Über das Systemische am Missbrauch

Am 20. Januar 2022 veröffentlichte die Anwaltskanzlei Westpfahl/Spilker/Wastl das Gutachten zum Umgang der Münchner Erzdiözese mit dem Missbrauch „durch Kleriker und hauptamtlich Bedienstete“ im Zeitraum von 1945 – 2022. Kardinal Reinhard Marx, der Dienstherr, glänzte durch Abwesenheit, während die internationale Presse zur Genüge mit der falschen Fährte beschäftigt wurde, der vormalige Erzbischof und spätere Papst Benedikt XVI. habe gelogen und Missbrauch vertuscht. Als sich der Kardinal, dem das Gutachten schuldhaftes Verhalten attestierte, eine Woche danach äußerte, ging er auf die gegen ihn erhobenen Vorwürfe nicht konkret ein; stattdessen setzte er einmal mehr auf eine weitläufige Argumentationsfigur: „Wer jetzt noch systemische Ursachen leugnet und einer notwendigen Reform der Kirche in Haltungen und Strukturen entgegentritt, hat die Herausforderung nicht verstanden“. Warum taucht der Terminus „systemisch“ immer dann auf, wenn Gutachten mit expliziten Namen von Tätern und ihren amtlichen Beschützern auftauchen? Und warum geht es in nahezu jedem Dokument des Synodalen Weges um die „systemische“ aber nie um die persönliche Dimension von Schuld?

Alles systemisch!

„Systemisch“ ist eine Ableitung von „System“, worunter man eine Gesamtheit von aufeinander bezogenen oder miteinander verbundenen Elementen versteht. „Systemisch“ ist nicht identisch mit „systematisch“ (= methodisch, planvoll, planmäßig). „Systemisch“ bedeutet: mit einer gewissen strukturellen Logik. Wäre der Missbrauch „systematisch“, so hätte die Katholische Kirche methodisch planvoll Kinder und Jugendliche missbraucht. Man hängt es eine Stufe tiefer, spricht von „systemischen“ Faktoren und äußert die gute Absicht, sich mit den „spezifischen Risiko- und Strukturmerkmalen“ zu befassen, „die sexuellen Missbrauch Minderjähriger begünstigen oder dessen Prävention erschweren“(MHG-Studie Version 13.08.2019, Zusammenfassung S. 12. )

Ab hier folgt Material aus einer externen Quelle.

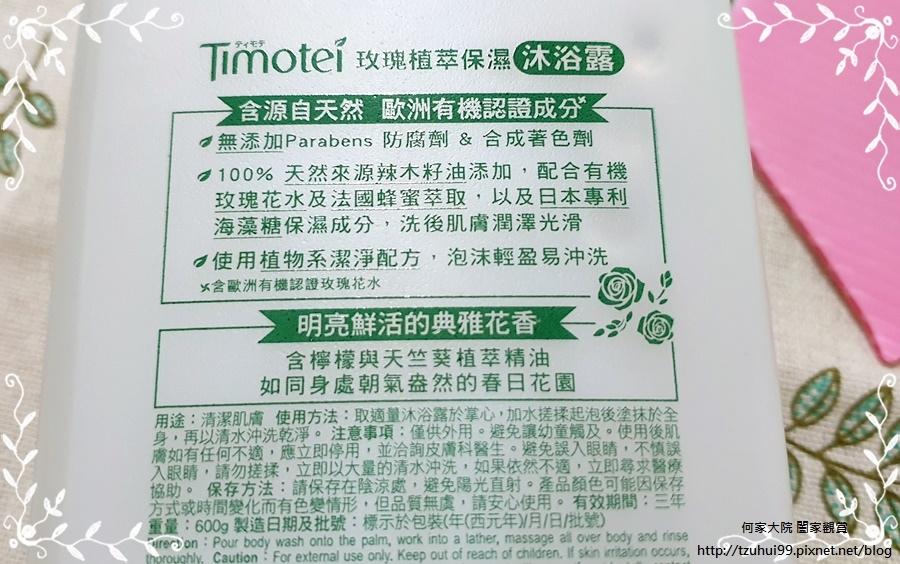 Timotie 蒂沐蝶玫瑰保濕植萃沐浴露(含歐洲有機認證成分) 06.jpg
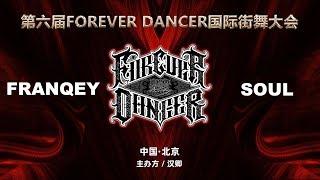 Franqey vs Soul – FOREVER DANCER vol.6 FINAL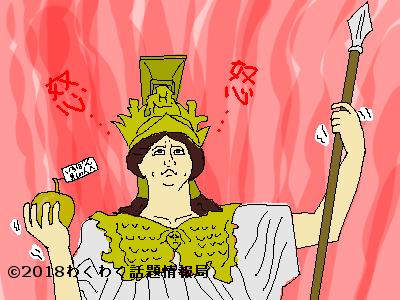 不和の女神エリスのイラスト
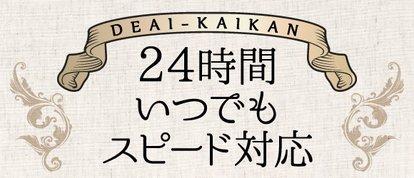 札幌口コミデリヘル『出会い会館』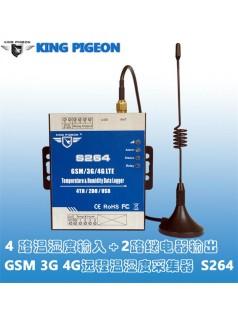 金鸽S264  GSM  3G  4G  环境监测  数据采集器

Das wäre wichtig genug, würde man mit diesem Terminus nicht ein Unschärfefeld eröffnen, indem ausgerechnet die konkrete Tat, der konkrete Täter, seine konkreten Begünstiger und das konkrete Opfer verschwinden. Ohne weitere Debatte weiß man etwa auf dem Synodalen Weg, dass der Missbrauch nicht wirklich etwas mit einem typischen Täterprofil zu tun hat. Dogmatisch deklariert wird, es handle sich dabei um die Resultante subtiler kirchlicher Machtausübung.

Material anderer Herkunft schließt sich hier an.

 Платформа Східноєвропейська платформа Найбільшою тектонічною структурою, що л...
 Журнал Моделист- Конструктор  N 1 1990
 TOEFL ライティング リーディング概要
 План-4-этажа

Ein Wettbewerb der Selbstanklage

Und schon hat man durch Ausblendung von Wirklichkeit die theoretische Flughöhe erreicht, auf der man sich mit kirchlicher Macht überhaupt und nicht mehr mit dem Griff an die Ministrantenhose befassen muss. Bald grübelt ein junger Hirte, ob Missbrauch vielleicht in der „DNA der Kirche“ zu verankern sei; ein anderer Bischof, der gern seine wenig rühmliche Rolle beim Umgang mit klerikalen Missbrauchstätern kaschiert, verstieg sich sogar zur These „Die Kirche ist eine Täterorganisation.“ Ganze Jugend- und Frauenverbände kriegen sich nicht mehr ein vor lauter Kirchenschelte, so dass es nicht verwunderlich ist, dass diese Kirche plötzlich als abscheuliches totalitäres System erscheint, das nur noch Opfer produziert, – zum Beispiel den „homosexuellen Mensch“ an sich oder „alle Frauen“.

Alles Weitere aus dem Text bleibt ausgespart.